Alle loro spalle, vicino alla porta aperta corre, anzi vola, o meglio si libra, l’oggetto dei miei sogni che comincia però ad assumere le dimensioni di un affascinante incubo. Si tratta di una figura fantastica, o meglio: di un’ancella, anzi di una ninfa classica con un piatto di meravigliosi frutti esotici sulla testa che entra nella stanza sventolando il suo velo.
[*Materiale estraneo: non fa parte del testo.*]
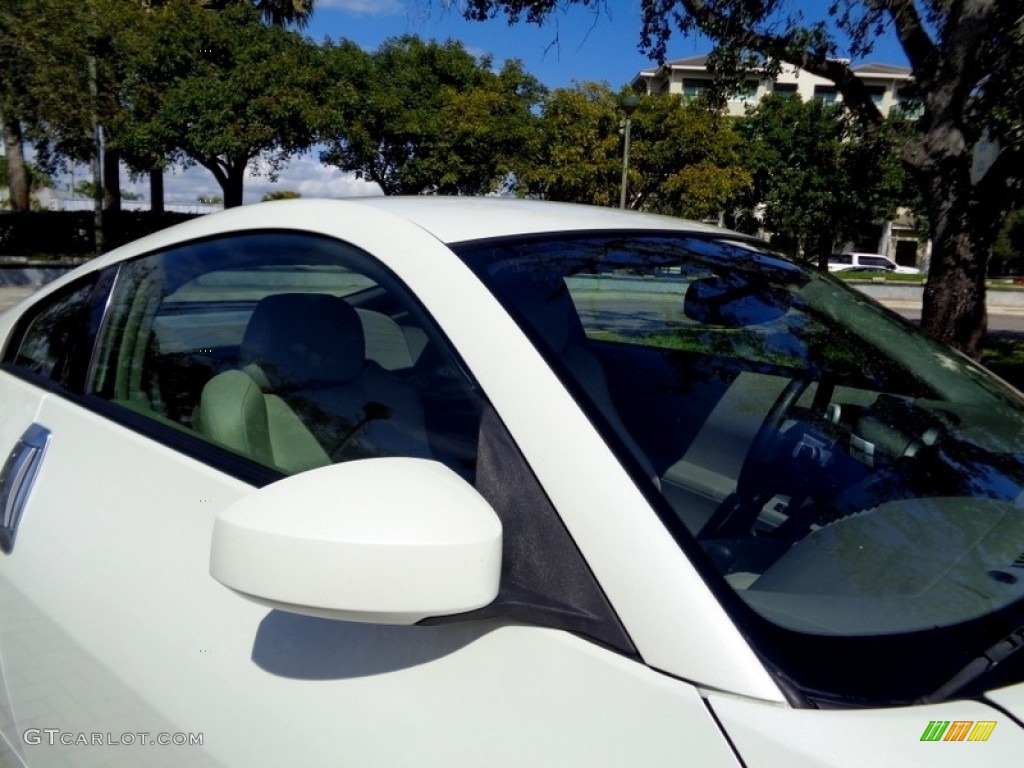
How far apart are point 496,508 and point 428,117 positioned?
35380mm

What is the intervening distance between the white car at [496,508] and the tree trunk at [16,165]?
25677 millimetres

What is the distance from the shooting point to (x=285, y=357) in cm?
186

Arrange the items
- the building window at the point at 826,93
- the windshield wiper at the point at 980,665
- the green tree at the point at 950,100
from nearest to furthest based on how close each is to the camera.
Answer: the windshield wiper at the point at 980,665 → the green tree at the point at 950,100 → the building window at the point at 826,93

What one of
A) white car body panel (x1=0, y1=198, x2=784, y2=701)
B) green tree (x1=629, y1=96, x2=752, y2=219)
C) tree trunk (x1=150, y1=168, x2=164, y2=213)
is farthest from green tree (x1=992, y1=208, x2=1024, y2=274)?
white car body panel (x1=0, y1=198, x2=784, y2=701)

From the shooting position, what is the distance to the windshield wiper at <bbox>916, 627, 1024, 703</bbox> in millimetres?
1006

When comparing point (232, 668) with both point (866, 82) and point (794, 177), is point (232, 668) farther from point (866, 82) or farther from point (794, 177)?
point (866, 82)

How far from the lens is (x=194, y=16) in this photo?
27.0 metres

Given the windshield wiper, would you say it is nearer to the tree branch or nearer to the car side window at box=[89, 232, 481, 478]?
the car side window at box=[89, 232, 481, 478]

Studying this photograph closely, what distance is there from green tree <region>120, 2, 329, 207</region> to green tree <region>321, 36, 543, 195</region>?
10.1 ft

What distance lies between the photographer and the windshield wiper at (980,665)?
1.01 m

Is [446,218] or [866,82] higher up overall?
[866,82]

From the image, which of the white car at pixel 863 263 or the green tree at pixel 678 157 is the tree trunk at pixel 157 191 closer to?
the green tree at pixel 678 157

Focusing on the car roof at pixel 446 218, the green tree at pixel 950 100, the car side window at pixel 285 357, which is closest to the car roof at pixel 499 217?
the car roof at pixel 446 218

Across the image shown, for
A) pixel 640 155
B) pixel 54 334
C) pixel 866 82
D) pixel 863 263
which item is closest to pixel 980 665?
pixel 54 334
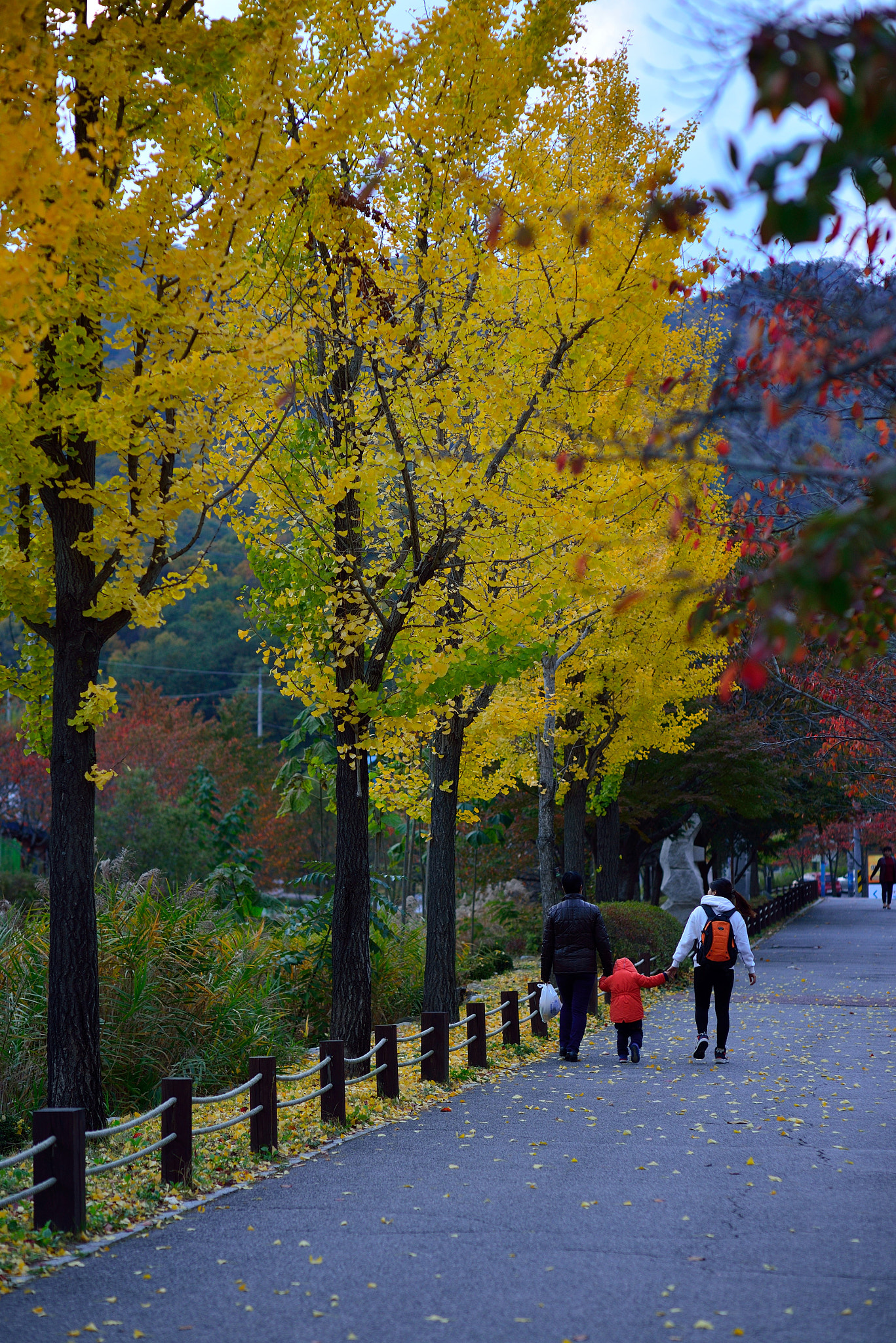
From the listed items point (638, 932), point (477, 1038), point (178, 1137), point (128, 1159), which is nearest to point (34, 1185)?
point (128, 1159)

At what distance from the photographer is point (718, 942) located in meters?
11.7

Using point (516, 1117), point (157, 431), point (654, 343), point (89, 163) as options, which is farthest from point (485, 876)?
point (89, 163)

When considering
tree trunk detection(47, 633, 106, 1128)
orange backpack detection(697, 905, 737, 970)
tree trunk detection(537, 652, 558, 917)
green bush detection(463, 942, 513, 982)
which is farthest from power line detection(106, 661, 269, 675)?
tree trunk detection(47, 633, 106, 1128)

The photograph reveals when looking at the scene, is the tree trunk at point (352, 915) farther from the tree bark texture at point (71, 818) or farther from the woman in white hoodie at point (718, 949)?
the tree bark texture at point (71, 818)

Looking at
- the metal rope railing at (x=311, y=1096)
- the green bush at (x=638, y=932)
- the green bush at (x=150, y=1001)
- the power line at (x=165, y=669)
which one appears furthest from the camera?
the power line at (x=165, y=669)

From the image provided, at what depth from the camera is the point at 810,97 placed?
9.21 feet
Ma poco dopo, Warburg stesso problematizza il senso di quel passo, domandandosi:

Che cosa significa allora questo modo di camminare leggero e vivace e al contempo molto movimentato, questo energico incedere a lunghi passi, mentre le altre figure rivelano una qualche intangibilità?

Sospendendo per un momento la questione, rimanendo in quello stato d’animo “tra l’incubo e la favola”, offriamo al lettore, sulla scia del passo leggero della Ninfa, il contenuto del numero di giugno di Engramma.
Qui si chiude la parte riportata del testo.